- The Washington Times - Monday, December 15, 2003

President Bush yesterday signaled his desire to stay above the political fray and, with the economy and the situation in Iraq improving, he might be able to maintain that stance all the way to re-election in November.

“Let me just tell you what the strategy is of this administration: Forget politics,” Mr. Bush said a news conference yesterday after several attempts by reporters to get him to address the political implications of Saturday’s capture of deposed dictator Saddam Hussein.

Mr. Bush told reporters he wanted them to “get this straight early in the [presidential election] process. I take my job seriously. I will do my job. And I look forward to the political debate later on.”

Those remarks apparently indicate that Mr. Bush plans to pursue a classic Rose Garden strategy. This politics of no-politics, used by other presidents seeking re-election, got its name from President Ford’s 1976 campaign, during which he confined himself to making chief executive announcements from the White House Rose Garden instead of hitting the road to campaign against his Democratic opponent, Jimmy Carter.

“A Rose Garden strategy does look good now, but lots can go wrong in 11 months.” said Jude Wanniski, a conservative political analyst. “The economy is getting stronger every day, benefiting most from the spring tax cuts on capital, but inflation and rising interest rates could be a problem by election time.”

For now, however, with the capture of Saddam, Mr. Bush’s re-election ducks — from the economy and the apparent jobs-producing effects of tax cuts to health care and prescription drugs — look to be lining up for him.

Yet fellow Republicans were cautious.

“The joy over this and the good feelings toward the president I’m hearing from Democrats and Republicans here in Morgan County in rural Ohio is amazing,” said Rep. Bob Ney, Ohio Republican.

He recalled that after September 11, 2001, when Wall Street was tanking and a record number of jobs were being lost, analysts and political campaign advisers were nearly unanimous in predicting that the economy would be the biggest obstacle to Mr. Bush’s re-election.
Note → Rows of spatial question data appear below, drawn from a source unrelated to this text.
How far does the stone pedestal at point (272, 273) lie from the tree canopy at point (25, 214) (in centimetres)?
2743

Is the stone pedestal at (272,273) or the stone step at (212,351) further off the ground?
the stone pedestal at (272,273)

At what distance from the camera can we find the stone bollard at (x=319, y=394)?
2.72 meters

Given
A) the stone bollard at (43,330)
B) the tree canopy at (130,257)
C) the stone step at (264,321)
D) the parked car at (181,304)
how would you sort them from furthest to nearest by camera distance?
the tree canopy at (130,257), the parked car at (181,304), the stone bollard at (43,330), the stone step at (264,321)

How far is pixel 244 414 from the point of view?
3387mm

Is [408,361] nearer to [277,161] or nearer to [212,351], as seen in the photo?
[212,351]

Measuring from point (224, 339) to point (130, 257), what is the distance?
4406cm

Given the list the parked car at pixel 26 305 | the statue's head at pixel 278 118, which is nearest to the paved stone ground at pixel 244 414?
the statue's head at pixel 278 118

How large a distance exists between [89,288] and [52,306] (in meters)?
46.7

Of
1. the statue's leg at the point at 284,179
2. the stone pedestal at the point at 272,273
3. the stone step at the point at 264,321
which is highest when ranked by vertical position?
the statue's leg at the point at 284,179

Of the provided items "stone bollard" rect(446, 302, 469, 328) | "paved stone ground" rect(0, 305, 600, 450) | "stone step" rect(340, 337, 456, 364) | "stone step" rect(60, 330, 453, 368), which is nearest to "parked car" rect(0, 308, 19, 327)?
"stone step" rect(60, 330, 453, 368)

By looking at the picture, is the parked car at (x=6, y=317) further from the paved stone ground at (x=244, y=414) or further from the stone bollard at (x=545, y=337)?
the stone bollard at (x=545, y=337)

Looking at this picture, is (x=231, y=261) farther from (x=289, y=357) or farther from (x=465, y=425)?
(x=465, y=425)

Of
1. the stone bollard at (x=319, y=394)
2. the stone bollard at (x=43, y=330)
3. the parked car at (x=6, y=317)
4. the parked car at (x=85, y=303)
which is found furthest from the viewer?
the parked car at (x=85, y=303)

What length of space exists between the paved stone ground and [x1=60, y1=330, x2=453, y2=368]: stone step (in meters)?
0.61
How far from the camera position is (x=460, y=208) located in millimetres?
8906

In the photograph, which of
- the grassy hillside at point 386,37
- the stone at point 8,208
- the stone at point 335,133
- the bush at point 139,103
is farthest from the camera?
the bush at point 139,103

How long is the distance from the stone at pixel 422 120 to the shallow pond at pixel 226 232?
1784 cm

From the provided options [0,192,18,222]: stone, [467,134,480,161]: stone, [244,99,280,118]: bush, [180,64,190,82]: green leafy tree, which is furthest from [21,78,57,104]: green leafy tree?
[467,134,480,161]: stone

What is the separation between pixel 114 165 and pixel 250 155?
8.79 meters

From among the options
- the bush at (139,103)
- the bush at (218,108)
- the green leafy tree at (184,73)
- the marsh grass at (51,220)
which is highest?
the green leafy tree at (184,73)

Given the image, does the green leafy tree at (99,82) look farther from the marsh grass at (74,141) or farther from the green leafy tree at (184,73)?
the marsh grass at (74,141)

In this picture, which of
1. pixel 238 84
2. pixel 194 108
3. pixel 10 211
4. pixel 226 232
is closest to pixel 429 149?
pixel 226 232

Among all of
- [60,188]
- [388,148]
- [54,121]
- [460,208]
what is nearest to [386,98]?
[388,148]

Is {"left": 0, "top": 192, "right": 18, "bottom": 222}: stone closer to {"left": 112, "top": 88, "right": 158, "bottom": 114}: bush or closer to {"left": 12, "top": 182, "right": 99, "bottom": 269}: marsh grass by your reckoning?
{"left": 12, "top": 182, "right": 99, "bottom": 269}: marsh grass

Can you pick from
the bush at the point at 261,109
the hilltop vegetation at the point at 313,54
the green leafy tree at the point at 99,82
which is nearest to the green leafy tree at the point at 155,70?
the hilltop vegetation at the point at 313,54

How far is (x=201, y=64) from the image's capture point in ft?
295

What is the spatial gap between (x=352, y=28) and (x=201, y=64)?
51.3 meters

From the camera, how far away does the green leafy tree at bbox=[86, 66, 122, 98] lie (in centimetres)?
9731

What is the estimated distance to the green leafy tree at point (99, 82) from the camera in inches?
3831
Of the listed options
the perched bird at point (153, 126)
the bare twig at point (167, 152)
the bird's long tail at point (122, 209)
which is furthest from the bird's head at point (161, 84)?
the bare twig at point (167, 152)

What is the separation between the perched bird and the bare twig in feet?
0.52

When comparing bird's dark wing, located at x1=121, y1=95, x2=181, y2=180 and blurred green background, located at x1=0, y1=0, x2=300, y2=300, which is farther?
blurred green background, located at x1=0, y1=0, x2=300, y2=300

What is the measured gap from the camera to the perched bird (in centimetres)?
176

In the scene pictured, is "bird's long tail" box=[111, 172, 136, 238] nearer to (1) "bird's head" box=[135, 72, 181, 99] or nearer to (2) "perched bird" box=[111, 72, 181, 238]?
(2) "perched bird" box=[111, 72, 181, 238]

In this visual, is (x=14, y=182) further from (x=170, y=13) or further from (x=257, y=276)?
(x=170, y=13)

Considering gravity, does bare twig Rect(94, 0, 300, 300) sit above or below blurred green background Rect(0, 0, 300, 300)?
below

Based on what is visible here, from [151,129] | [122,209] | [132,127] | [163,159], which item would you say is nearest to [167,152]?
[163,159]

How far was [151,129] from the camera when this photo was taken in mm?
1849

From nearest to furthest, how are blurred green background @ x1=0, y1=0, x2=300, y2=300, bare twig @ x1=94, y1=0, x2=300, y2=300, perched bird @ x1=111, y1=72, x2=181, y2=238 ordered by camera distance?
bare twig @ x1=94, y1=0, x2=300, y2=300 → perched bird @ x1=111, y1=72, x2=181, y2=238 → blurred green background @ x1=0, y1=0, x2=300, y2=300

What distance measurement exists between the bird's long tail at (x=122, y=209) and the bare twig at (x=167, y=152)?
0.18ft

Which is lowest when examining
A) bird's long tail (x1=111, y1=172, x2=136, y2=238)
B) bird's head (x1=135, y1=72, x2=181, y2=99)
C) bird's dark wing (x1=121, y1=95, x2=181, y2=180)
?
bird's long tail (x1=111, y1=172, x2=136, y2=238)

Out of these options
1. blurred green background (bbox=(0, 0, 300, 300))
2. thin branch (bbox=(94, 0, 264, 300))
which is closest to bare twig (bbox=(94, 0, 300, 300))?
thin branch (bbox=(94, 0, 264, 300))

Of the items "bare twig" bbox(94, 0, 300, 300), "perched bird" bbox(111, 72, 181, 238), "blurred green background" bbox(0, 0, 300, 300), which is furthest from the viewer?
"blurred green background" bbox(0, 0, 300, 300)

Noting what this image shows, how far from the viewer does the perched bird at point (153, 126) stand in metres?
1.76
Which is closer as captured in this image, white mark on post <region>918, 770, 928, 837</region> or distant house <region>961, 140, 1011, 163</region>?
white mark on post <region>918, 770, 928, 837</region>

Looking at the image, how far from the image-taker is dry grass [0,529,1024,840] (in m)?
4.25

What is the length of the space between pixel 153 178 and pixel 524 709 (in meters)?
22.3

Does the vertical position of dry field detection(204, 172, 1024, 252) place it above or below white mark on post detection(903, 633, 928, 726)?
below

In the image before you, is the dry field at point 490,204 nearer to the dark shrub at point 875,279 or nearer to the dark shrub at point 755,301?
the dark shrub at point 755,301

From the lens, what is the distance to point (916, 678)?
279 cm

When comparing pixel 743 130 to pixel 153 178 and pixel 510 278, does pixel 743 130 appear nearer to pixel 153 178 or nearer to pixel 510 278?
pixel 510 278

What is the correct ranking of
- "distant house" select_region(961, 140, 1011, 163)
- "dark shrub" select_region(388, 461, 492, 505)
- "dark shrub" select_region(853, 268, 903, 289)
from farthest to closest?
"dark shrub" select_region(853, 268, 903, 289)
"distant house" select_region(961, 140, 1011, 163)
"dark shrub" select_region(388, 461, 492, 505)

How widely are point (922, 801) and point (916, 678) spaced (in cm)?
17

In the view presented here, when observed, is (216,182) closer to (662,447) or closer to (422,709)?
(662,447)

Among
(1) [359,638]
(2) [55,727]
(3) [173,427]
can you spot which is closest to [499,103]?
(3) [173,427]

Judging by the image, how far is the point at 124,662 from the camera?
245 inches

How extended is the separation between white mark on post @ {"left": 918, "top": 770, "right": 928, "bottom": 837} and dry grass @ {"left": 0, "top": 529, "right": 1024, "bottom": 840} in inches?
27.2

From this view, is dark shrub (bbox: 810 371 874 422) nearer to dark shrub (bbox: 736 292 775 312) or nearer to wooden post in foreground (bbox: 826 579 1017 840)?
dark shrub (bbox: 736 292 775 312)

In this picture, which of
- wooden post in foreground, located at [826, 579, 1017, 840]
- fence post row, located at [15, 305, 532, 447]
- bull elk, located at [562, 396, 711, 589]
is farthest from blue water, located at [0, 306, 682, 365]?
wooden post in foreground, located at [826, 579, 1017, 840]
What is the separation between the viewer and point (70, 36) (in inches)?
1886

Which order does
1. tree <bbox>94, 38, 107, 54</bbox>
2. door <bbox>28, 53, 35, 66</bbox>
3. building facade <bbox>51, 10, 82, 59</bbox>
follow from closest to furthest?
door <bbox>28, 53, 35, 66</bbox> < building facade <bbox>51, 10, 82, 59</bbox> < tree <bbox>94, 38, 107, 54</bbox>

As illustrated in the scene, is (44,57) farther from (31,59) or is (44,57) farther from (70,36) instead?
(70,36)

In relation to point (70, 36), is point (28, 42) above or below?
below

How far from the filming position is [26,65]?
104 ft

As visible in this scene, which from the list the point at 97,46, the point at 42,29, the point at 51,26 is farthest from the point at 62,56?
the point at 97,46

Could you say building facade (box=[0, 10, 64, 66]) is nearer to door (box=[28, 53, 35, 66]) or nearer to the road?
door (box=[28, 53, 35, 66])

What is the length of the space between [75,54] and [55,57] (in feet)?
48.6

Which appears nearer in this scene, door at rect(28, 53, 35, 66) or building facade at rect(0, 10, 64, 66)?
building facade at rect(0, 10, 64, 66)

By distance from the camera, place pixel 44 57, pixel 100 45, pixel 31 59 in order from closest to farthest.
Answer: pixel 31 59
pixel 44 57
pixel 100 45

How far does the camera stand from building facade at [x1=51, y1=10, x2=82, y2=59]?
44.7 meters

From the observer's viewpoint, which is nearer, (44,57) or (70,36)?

The economic good news — in the form of record growth numbers — came along last month, in plenty of time for public perceptions to adjust.

That left most analysts predicting that the election next year would turn on public attitudes toward the war in Iraq and continuing American casualties. But in the wake of Saddam’s capture, Mr. Bush’s Iraq policy now looks like a political winner.

In a Gallup poll taken after Saddam’s apprehension and released yesterday, 62 percent said they thought the situation in Iraq was worth going to war over — up from 56 percent from Nov. 14-16. The poll of 664 adults has a margin of error of plus or minus 4 percentage points.

The capture apparently produced a 12 percentage-point jump in respondents who said they are confident the United States will be able to stop the attacks on its soldiers in Iraq — 60 percent were very or somewhat confident after the capture compared with 48 percent a week earlier.

The capture also produced an even bigger up jump in the percentage who said they were confident that Osama bin Laden would be captured or killed — 68 percent now compared with 41 percent at the beginning of December.

All these findings bring cheer to Republican partisans.

“How do Democrats win? By rooting for a recession and continued uncertainty in Iraq,” said Republican pollster Glen Bolger. “In both cases, it certainly looks like they’re going to have a much more difficult time getting their way.”